As Hailey remarked, “every dive destination in the world has a site called ‘the
Aquarium’” and I recalled just such a site in the Channel Islands of California
and a reef bearing that moniker in the upper Florida Keys.
Achieving near perfect buoyancy is greatly emphasized in the
course as the foundation to becoming a competent diver. Gone are the days of having students weighted
to be negatively buoyant for stability on the seafloor and then adding air to
be buoyancy compensator to become positively buoyant. The predictable outcome was divers who plowed
the bottom of the sea. Correct weighting
and buoyancy control as a means of being an efficient diver seem to be the goal
of today’s training protocols.
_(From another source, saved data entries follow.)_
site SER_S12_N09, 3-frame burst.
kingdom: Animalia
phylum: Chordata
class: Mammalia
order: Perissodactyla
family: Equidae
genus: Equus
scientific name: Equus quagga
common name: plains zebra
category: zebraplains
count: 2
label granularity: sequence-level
It is the
foundation of personal achievement in programs such as those that come from the
cave exploration and mapping experience of Global Underwater Explorers.
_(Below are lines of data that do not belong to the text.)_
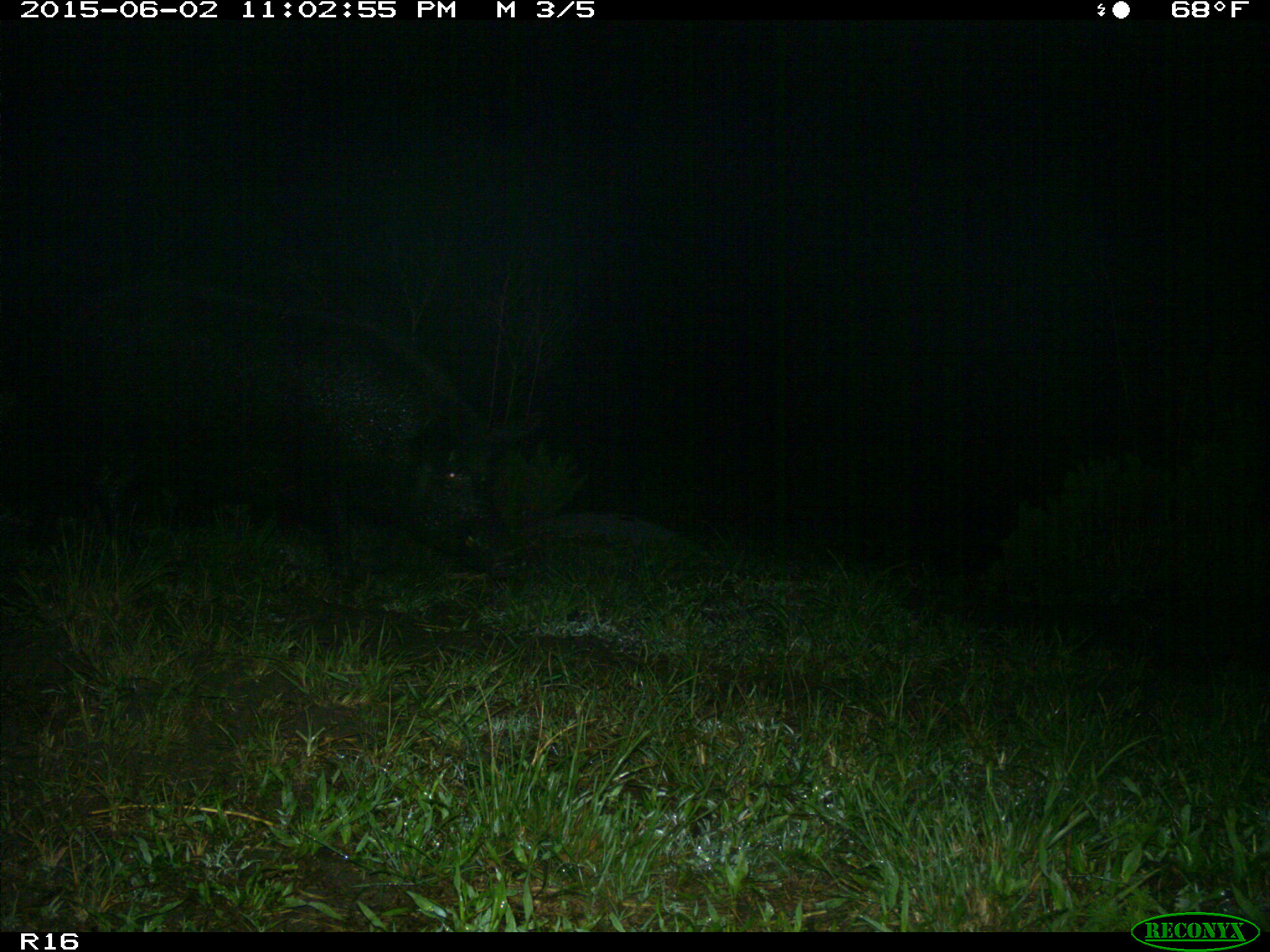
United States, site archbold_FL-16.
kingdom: Animalia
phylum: Chordata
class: Mammalia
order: Artiodactyla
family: Suidae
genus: Sus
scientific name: Sus scrofa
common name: wild boar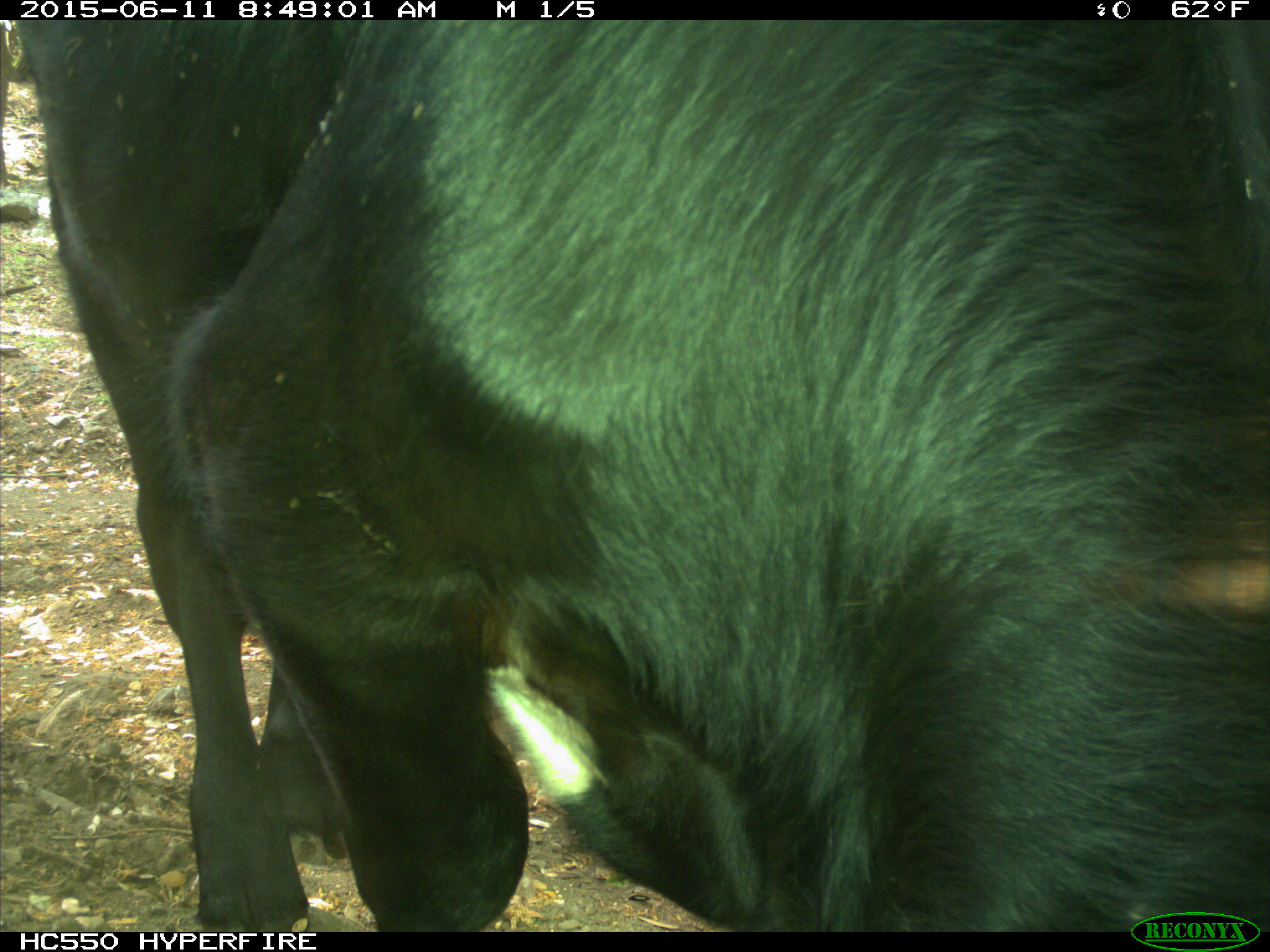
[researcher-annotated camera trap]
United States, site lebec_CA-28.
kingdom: Animalia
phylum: Chordata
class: Mammalia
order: Artiodactyla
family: Bovidae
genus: Bos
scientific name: Bos taurus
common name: domestic cow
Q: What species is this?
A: Bos taurus (domestic cow).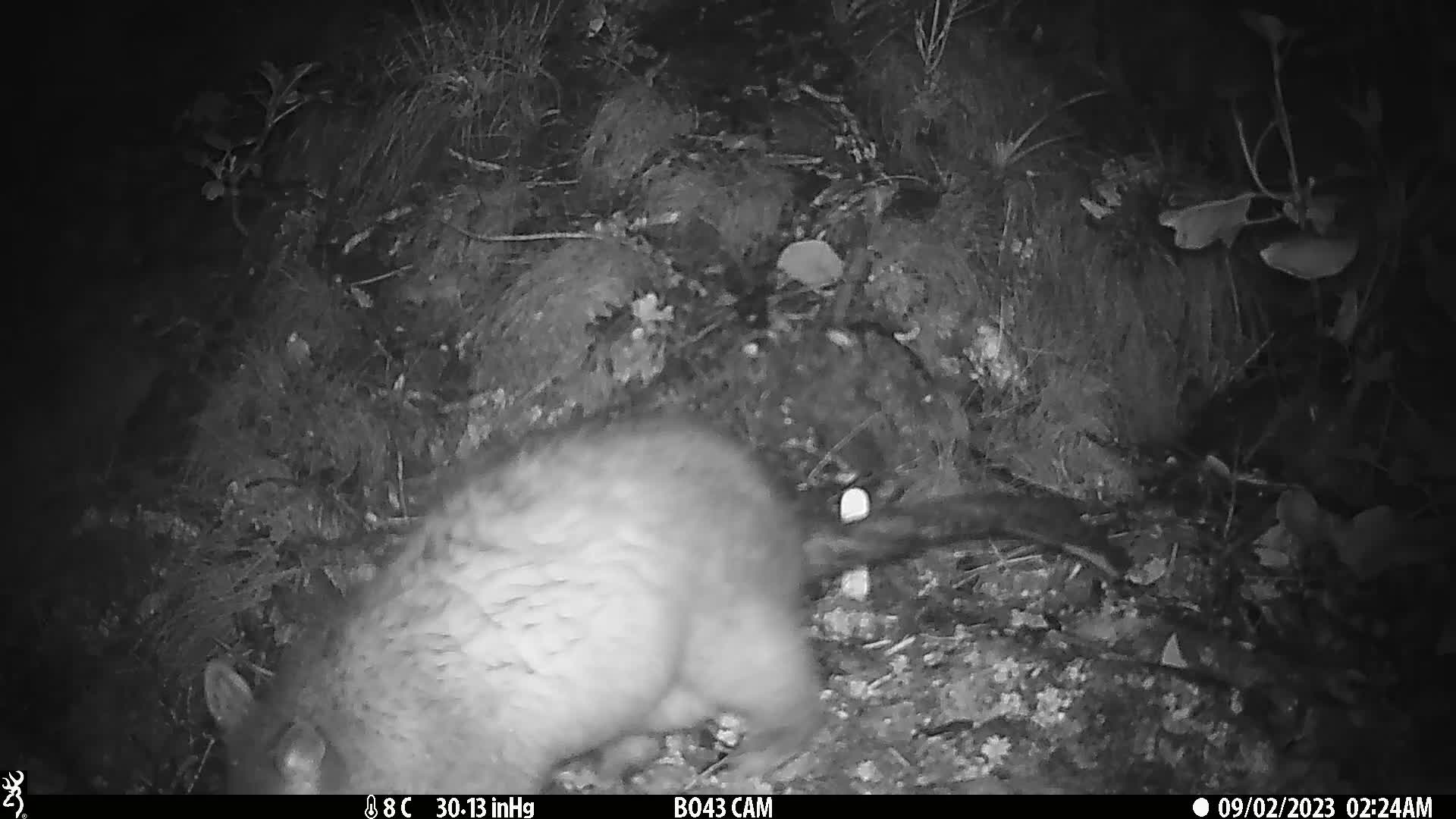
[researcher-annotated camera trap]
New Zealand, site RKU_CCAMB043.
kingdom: Animalia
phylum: Chordata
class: Mammalia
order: Diprotodontia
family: Phalangeridae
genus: Trichosurus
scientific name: Trichosurus vulpecula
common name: common brushtail possum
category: possum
Possum (common brushtail possum) (Trichosurus vulpecula).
I have seen over-weighted divers flailing in a movement of
arms and legs as they bounce across the reef, leaving a path of broken coral as
if blazing a trail for others to follow.
They are more of an air powered anchor with fins rather than efficient
diver. Their disturbance of the habitat
is not intentional; the divers don’t set out to destroy the experience they so
highly prize. Rather it appears to be
the result of poor fundamentals, inadequate techniques, and lack of practice
from infrequent diving. Training like
PPB addresses the first two of the three factors.
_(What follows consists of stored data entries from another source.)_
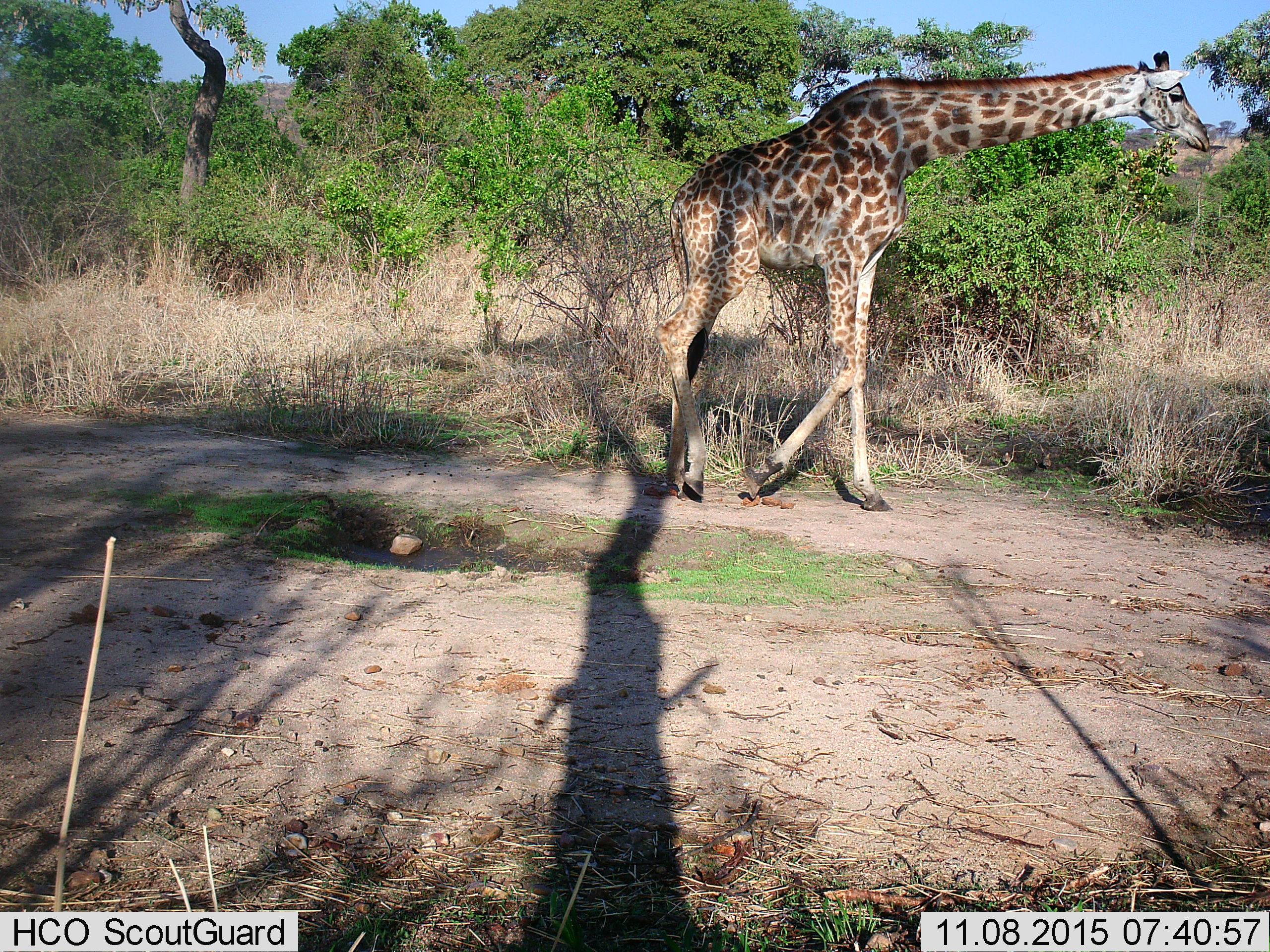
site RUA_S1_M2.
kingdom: Animalia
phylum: Chordata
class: Mammalia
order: Artiodactyla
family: Giraffidae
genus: Giraffa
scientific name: Giraffa camelopardalis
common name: giraffe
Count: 1.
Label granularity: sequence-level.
The in-water training put Luke through a series of
exercises, which started with properly weighting him to be neutrally buoyant
when he exhaled at the surface and progressed with exercises to becoming a
streamlined and efficient diver. The
first exercise involved an evaluation of his underwater swimming technique to
eliminate things like sculling to maintain position. The second exercise
involved picking up weight pouches, practiced over a sand bottom so as to
eliminate the possibility of damage to the habitat, starting with a single one-pound
pouch and progressing to a multiple pouches for a total weight of five
pounds. Next, Luke practiced maintaining
vertical and horizontal hover for safety.
The culminating activity--assuming the stationary lotus position in the
water column for as long as possible-- seemed to bring all the skills together. Hailey coached Luke through each exercise
using and signals and notes scribbled on a dive slate. Touring the reef between exercises allowed Luke to incorporate techniques he learned into his routine movement. I tangentially took part in some of the exercises and noticed a marginal improvement in my own technique. I guess a return to fundamentals is sometimes in order to rediscover what we know, what we have forgotten, and to eliminate those little nuances of inefficiency that have crept into our technique.